Consegna 1 — Riporta parola per parola la parte del testo su Raffaello Matarazzo che comincia con "Il rapporto tra" e finisce con "più dell’artista stesso.".
Consegna 2 — Nel testo su Raffaello Matarazzo, in che anno Arthur Conan Doyle fece morire Sherlock Holmes?
Consegna 3 — Riprendi il testo su Raffaello Matarazzo e prosegui la scrittura a partire dall'ultima frase.

Testo dell'esercizio —
##########
Raffaello Matarazzo: il regista che rese centrale il ruolo della Donna nel Cinema Italiano

Il rapporto tra gli artisti e il successo è sempre stato problematico. Spesso gli artisti sono persone che non dispongono di grandi risorse economiche e possono contare solo sul loro talento. In questa situazione, avere successo significa emanciparsi dal bisogno e diventare finalmente liberi di esprimere la propria creatività senza doversi preoccupare del giudizio di qualche committente.

Al tempo stesso, però, il successo può diventare una gabbia capace di stritolare la creatività anziché liberarla: se un artista lo ha raggiunto proponendo un determinato modello della sua arte, spesso si trova costretto a ripetere quel modello all’infinito, perché il pubblico apprezza il modello più dell’artista stesso.

Alcuni casi esemplari di questa “gabbia” li ritroviamo nelle vicissitudini affrontate da alcuni scrittori famosissimi: ad esempio, nel 1893 Arthur Conan Doyle si stufò del suo personaggio Sherlock Holmes e lo fece morire in un racconto intitolato “L’ultima avventura”. Bombardato da lettere dei lettori delusi, lo resuscitò per il romanzo “Il mastino dei Baskerville”, scritto dopo il racconto ma ambientato in un periodo precedente. Il successo di questo romanzo e le ulteriori insistenze dei lettori, lo indussero poi a “resuscitare” Holmes in un altro racconto (“L’avventura della casa vuota”), nel quale Holmes stesso spiegò di aver finto la propria morte per poter lavorare sotto copertura nei servizi segreti britannici.

In una diversa misura, questo condizionamento ha colpito anche gli autori di cinema. Quando Charlie Chaplin, ormai troppo anziano per riportare in scena l’omino con la bombetta, abbandonò Charlot per mettersi a girare film di grande qualità, come “Monsieur Verdoux” e “Un re a New York”, il pubblico gli voltò le spalle nonostante gli elogi della critica. Un altro esempio può riguardare un famoso attore, Sean Connery, che tra gli anni ’60 e gli anni ’70 faticò moltissimo a scrollarsi di dosso il personaggio di James Bond che lo aveva portato alla fama, anche se fu abbastanza oculato da sfruttare questa fama per finanziare i film migliori della sua splendida carriera (opere straordinarie e coraggiose come “I cospiratori” di Martin Ritt o “Riflessi in uno specchio scuro” di Sidney Lumet sono state girate solo perché Connery accettò di fare dei nuovi 007 solo a patto che i produttori, dopo, le finanziassero).
##########
Dati raccolti —
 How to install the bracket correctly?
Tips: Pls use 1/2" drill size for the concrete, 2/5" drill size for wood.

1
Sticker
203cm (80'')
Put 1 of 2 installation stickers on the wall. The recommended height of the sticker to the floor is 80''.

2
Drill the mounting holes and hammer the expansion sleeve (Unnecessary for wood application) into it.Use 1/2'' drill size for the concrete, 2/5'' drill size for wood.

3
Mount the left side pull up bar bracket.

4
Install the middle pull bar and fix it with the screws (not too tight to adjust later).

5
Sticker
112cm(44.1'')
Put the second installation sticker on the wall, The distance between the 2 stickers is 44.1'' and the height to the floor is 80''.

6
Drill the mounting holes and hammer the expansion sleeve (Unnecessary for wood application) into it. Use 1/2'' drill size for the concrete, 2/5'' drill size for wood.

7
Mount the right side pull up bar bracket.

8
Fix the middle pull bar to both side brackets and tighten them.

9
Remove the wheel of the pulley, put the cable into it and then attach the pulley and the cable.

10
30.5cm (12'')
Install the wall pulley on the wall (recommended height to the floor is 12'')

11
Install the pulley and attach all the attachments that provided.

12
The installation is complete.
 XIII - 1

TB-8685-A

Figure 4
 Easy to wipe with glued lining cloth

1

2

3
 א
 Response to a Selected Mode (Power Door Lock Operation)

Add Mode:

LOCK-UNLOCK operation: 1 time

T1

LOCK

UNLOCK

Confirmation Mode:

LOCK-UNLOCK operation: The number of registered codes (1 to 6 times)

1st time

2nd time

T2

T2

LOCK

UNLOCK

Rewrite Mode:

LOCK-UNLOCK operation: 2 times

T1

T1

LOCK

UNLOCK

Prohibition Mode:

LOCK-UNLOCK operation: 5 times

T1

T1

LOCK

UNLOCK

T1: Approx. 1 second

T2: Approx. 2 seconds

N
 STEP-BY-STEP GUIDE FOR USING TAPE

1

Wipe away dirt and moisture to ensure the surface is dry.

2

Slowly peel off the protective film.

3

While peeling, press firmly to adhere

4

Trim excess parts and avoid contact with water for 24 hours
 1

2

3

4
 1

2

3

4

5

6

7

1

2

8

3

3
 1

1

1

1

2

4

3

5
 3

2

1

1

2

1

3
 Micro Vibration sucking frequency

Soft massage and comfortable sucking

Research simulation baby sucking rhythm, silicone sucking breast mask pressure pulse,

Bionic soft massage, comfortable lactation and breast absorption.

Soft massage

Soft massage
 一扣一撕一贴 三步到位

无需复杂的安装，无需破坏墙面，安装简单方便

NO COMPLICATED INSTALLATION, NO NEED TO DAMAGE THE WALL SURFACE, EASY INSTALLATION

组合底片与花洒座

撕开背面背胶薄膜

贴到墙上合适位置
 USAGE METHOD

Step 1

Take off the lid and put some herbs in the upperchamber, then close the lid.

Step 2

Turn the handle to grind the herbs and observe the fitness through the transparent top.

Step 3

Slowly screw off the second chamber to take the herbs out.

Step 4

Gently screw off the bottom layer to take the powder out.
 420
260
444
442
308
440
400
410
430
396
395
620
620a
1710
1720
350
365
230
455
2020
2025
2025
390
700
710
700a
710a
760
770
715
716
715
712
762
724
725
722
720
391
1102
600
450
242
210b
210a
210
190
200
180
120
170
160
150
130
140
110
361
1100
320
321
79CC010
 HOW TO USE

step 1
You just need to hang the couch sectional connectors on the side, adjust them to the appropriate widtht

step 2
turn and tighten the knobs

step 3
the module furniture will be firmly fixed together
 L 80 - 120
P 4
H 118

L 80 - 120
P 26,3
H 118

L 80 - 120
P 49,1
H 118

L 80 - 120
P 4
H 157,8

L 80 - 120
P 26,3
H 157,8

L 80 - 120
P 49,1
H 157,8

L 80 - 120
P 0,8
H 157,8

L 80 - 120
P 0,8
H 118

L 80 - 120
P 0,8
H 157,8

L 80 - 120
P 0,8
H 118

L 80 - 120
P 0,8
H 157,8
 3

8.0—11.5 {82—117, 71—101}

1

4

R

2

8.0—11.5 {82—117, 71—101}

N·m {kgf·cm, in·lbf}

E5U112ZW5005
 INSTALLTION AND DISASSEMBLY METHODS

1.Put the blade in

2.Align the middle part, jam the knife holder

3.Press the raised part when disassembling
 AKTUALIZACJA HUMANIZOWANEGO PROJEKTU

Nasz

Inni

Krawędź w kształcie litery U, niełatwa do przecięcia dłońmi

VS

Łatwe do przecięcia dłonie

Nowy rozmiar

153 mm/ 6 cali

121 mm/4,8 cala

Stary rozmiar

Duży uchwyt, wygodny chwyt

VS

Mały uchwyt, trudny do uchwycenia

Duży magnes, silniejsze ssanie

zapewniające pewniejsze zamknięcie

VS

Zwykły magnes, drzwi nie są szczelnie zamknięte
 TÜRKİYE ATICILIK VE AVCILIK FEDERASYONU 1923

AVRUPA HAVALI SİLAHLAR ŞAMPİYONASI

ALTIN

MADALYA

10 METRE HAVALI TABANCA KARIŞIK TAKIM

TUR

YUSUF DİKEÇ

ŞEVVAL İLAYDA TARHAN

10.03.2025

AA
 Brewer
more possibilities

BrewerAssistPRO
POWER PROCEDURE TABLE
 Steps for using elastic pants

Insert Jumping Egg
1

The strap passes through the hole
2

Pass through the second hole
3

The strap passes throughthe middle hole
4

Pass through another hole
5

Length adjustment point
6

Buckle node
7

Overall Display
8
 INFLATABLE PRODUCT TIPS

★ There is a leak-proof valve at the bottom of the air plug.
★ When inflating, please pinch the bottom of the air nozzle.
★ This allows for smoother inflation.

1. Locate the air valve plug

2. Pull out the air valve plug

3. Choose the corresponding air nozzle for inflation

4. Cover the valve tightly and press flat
##########
Risposta 1 —
Il rapporto tra gli artisti e il successo è sempre stato problematico. Spesso gli artisti sono persone che non dispongono di grandi risorse economiche e possono contare solo sul loro talento. In questa situazione, avere successo significa emanciparsi dal bisogno e diventare finalmente liberi di esprimere la propria creatività senza doversi preoccupare del giudizio di qualche committente.

Al tempo stesso, però, il successo può diventare una gabbia capace di stritolare la creatività anziché liberarla: se un artista lo ha raggiunto proponendo un determinato modello della sua arte, spesso si trova costretto a ripetere quel modello all’infinito, perché il pubblico apprezza il modello più dell’artista stesso.

Risposta 2 — Nel 1893.

Risposta 3 —
In questo articolo parleremo di un autore italiano che oggi è noto, probabilmente, solo alle persone anziane che seguono le rassegne pomeridiane di vecchi film su qualche canale privato. Un autore che nella prima parte della sua carriera inseguì inutilmente il successo di pubblico con delle opere originali e brillanti, troppo in anticipo sui tempi, e successivamente, ne raggiunse uno enorme traducendo in film lo schema classico della sceneggiata napoletana. In ambo i casi, però, finì maltrattato dalla critica, che lo ha riscoperto solo ad alcuni decenni dalla sua scomparsa. Si tratta di Raffaello Matarazzo.

Sotto, Matarazzo negli anni ’30:

Matarazzo, nato nel 1908 a Roma da una famiglia napoletana, perse il padre nella Grande Guerra e dovette lavorare sin da adolescente, ma questo non gli impedì di terminare il liceo. In seguito, tentò l’avventura del giornalismo, su un quotidiano dove scrisse anche recensioni cinematografiche. Il cinema era il suo maggiore interesse e fu il primo a proporre l’istituzione di una scuola di cinema a Roma, finanziata dallo Stato, scuola che fu aperta nel 1930 e che nel 1935 divenne l’attuale C.S.C. (Centro Sperimentale di Cinematografia). In questo periodo, si avvicinò al mondo delle produzioni cinematografiche svolgendo diversi lavori (soggettista, aiuto regista, perfino autore di canzoni) per alcuni celebri registi del periodo, come Mario Camerini, Alessandro Blasetti e Nunzio Malasomma. Passò finalmente dietro la macchina da presa per dirigere due documentari propagandistici dell’Istituto Luce e il buon successo di questi gli aprì la strada per dirigere un vero film.

Nel 1933 uscì infatti “Treno popolare”, una commedia che prendeva spunto dalla recente iniziativa delle Ferrovie dello Stato di offrire biglietti scontati per gite fuori porta nei giorni festivi. La trama era esile ma gradevole, piena di simpatici malintesi e di caricature, sicuramente ispirata alle commedie francesi di René Clair ma con in più un realismo descrittivo che anticipava quello successivo di Visconti, Rossellini e De Sica, favorito dal fatto che gli attori erano perlopiù sconosciuti, e una bella colonna sonora scritta da un giovane compositore esordiente, Nino Rota.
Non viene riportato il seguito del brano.